__RECORDS SHOWN__

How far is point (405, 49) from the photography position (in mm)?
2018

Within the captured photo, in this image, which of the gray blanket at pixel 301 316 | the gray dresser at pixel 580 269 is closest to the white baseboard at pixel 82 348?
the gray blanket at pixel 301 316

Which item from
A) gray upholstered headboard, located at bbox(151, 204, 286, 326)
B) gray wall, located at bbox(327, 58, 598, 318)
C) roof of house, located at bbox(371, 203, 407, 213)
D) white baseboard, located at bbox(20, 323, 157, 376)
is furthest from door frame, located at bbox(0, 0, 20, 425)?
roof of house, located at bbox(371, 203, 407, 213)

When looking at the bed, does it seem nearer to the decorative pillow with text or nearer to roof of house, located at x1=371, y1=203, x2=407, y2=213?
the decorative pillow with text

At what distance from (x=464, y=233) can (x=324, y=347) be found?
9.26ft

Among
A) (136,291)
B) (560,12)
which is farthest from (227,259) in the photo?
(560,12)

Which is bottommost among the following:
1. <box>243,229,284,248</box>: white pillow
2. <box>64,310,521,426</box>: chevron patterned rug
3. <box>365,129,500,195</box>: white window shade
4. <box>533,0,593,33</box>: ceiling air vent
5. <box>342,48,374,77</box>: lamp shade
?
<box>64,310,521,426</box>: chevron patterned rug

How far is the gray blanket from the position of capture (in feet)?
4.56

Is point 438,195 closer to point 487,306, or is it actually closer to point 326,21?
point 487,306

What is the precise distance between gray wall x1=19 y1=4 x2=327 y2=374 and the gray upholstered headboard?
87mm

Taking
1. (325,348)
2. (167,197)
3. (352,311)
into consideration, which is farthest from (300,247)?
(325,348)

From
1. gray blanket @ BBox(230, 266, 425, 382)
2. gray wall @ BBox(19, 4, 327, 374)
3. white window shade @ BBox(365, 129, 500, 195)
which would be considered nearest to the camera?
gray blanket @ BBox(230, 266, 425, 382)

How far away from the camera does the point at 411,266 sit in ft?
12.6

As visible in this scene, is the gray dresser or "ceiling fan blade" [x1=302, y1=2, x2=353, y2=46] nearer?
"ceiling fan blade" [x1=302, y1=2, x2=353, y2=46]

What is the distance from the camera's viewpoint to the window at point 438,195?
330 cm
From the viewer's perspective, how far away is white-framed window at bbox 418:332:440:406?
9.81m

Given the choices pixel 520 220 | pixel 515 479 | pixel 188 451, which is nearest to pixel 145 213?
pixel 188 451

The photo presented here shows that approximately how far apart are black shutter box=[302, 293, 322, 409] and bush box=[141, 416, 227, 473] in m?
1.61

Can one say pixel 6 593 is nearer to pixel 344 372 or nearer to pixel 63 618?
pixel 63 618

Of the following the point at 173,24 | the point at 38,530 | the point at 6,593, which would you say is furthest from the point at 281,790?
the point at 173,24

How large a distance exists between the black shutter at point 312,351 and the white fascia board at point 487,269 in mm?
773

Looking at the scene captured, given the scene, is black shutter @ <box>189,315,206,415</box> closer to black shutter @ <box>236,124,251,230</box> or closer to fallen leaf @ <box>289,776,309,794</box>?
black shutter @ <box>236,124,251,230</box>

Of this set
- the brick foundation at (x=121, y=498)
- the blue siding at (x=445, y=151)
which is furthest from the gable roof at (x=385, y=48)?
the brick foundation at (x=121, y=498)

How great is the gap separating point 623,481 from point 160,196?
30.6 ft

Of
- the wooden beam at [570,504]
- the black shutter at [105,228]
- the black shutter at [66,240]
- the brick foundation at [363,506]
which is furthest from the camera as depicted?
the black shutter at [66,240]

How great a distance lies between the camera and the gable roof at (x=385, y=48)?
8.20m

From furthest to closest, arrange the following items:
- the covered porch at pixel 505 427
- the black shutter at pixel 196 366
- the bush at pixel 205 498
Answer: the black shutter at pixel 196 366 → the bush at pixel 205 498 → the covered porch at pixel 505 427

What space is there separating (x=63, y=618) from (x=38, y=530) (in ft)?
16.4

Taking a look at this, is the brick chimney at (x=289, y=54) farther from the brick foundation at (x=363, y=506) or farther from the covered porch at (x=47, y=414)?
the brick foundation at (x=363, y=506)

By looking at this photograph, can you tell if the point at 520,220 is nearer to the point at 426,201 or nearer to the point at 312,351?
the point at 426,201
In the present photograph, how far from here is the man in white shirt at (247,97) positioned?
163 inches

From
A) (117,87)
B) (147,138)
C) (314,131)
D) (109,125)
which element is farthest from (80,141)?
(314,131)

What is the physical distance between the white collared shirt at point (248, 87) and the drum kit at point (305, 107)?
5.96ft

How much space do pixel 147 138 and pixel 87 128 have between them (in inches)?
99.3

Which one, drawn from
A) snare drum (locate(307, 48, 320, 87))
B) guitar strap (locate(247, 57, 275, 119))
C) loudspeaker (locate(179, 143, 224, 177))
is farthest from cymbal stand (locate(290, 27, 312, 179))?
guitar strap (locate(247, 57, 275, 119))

__DIRECTIONS FOR THIS TASK__
Extract the complete set of records unchanged.

__COMPLETED EXERCISE__
How far is point (405, 49) from the photography position (in mm)?
2018

Within the captured photo, in this image, which of the gray blanket at pixel 301 316 | the gray dresser at pixel 580 269 is closest to the white baseboard at pixel 82 348?
the gray blanket at pixel 301 316

Which item from
A) gray upholstered headboard, located at bbox(151, 204, 286, 326)
B) gray wall, located at bbox(327, 58, 598, 318)
C) roof of house, located at bbox(371, 203, 407, 213)
D) white baseboard, located at bbox(20, 323, 157, 376)
is furthest from door frame, located at bbox(0, 0, 20, 425)?
roof of house, located at bbox(371, 203, 407, 213)

When looking at the bed, does it seem nearer to the decorative pillow with text or nearer to roof of house, located at x1=371, y1=203, x2=407, y2=213?
the decorative pillow with text

At what distance from (x=464, y=233) can (x=324, y=347) be found?
9.26ft

Among
A) (136,291)
B) (560,12)
which is farthest from (227,259) in the photo?
(560,12)

Which is bottommost among the following:
1. <box>243,229,284,248</box>: white pillow
2. <box>64,310,521,426</box>: chevron patterned rug
3. <box>365,129,500,195</box>: white window shade
4. <box>533,0,593,33</box>: ceiling air vent
5. <box>342,48,374,77</box>: lamp shade
?
<box>64,310,521,426</box>: chevron patterned rug

How far is the gray blanket from the position of capture (in feet)?
4.56

Is point 438,195 closer to point 487,306, or is it actually closer to point 326,21?
point 487,306

What is the precise distance between gray wall x1=19 y1=4 x2=327 y2=374 and the gray upholstered headboard?
87mm

Taking
1. (325,348)
2. (167,197)
3. (352,311)
into consideration, which is farthest from (300,247)?
(325,348)

From
1. gray blanket @ BBox(230, 266, 425, 382)
2. gray wall @ BBox(19, 4, 327, 374)
3. white window shade @ BBox(365, 129, 500, 195)
which would be considered nearest to the camera?
gray blanket @ BBox(230, 266, 425, 382)

How far away from the camera does the point at 411,266 sit in ft?
12.6

As visible in this scene, is the gray dresser or "ceiling fan blade" [x1=302, y1=2, x2=353, y2=46] nearer?
"ceiling fan blade" [x1=302, y1=2, x2=353, y2=46]

What is the distance from the camera's viewpoint to the window at point 438,195?
330 cm
From the viewer's perspective, how far away is white-framed window at bbox 418:332:440:406?
9.81m

Given the choices pixel 520 220 | pixel 515 479 | pixel 188 451, which is nearest to pixel 145 213?
pixel 188 451

The photo presented here shows that approximately how far apart are black shutter box=[302, 293, 322, 409] and bush box=[141, 416, 227, 473] in m?
1.61

Can one say pixel 6 593 is nearer to pixel 344 372 or nearer to pixel 63 618?
pixel 63 618

Of the following the point at 173,24 | the point at 38,530 | the point at 6,593, which would you say is furthest from the point at 281,790?
the point at 173,24

How large a distance exists between the black shutter at point 312,351 and the white fascia board at point 487,269 in mm?
773

Looking at the scene captured, given the scene, is black shutter @ <box>189,315,206,415</box> closer to black shutter @ <box>236,124,251,230</box> or closer to fallen leaf @ <box>289,776,309,794</box>?
black shutter @ <box>236,124,251,230</box>

Of this set
- the brick foundation at (x=121, y=498)
- the blue siding at (x=445, y=151)
which is furthest from the gable roof at (x=385, y=48)?
the brick foundation at (x=121, y=498)

How great is the gap separating point 623,481 from point 160,196?
30.6 ft

Of
- the wooden beam at [570,504]
- the black shutter at [105,228]
- the black shutter at [66,240]
- the brick foundation at [363,506]
which is furthest from the camera as depicted?
the black shutter at [66,240]

How great a distance lies between the camera and the gable roof at (x=385, y=48)?
8.20m

From furthest to closest, arrange the following items:
- the covered porch at pixel 505 427
- the black shutter at pixel 196 366
- the bush at pixel 205 498
Answer: the black shutter at pixel 196 366 → the bush at pixel 205 498 → the covered porch at pixel 505 427

What space is there separating (x=63, y=618) from (x=38, y=530) (in ft)?
16.4

Taking a look at this, is the brick chimney at (x=289, y=54) farther from the brick foundation at (x=363, y=506) or farther from the covered porch at (x=47, y=414)?
the brick foundation at (x=363, y=506)

By looking at this photograph, can you tell if the point at 520,220 is nearer to the point at 426,201 or nearer to the point at 312,351?
the point at 426,201
In the present photograph, how far from here is the man in white shirt at (247,97) positioned?
163 inches

From
A) (117,87)
B) (147,138)
C) (314,131)
D) (109,125)
which element is farthest from (80,141)?
(314,131)

What is the physical distance between the white collared shirt at point (248, 87) and the drum kit at point (305, 107)?
5.96ft

How much space do pixel 147 138 and pixel 87 128 have between them (in inches)?
99.3

Which one, drawn from
A) snare drum (locate(307, 48, 320, 87))
B) guitar strap (locate(247, 57, 275, 119))
C) loudspeaker (locate(179, 143, 224, 177))
is farthest from cymbal stand (locate(290, 27, 312, 179))?
guitar strap (locate(247, 57, 275, 119))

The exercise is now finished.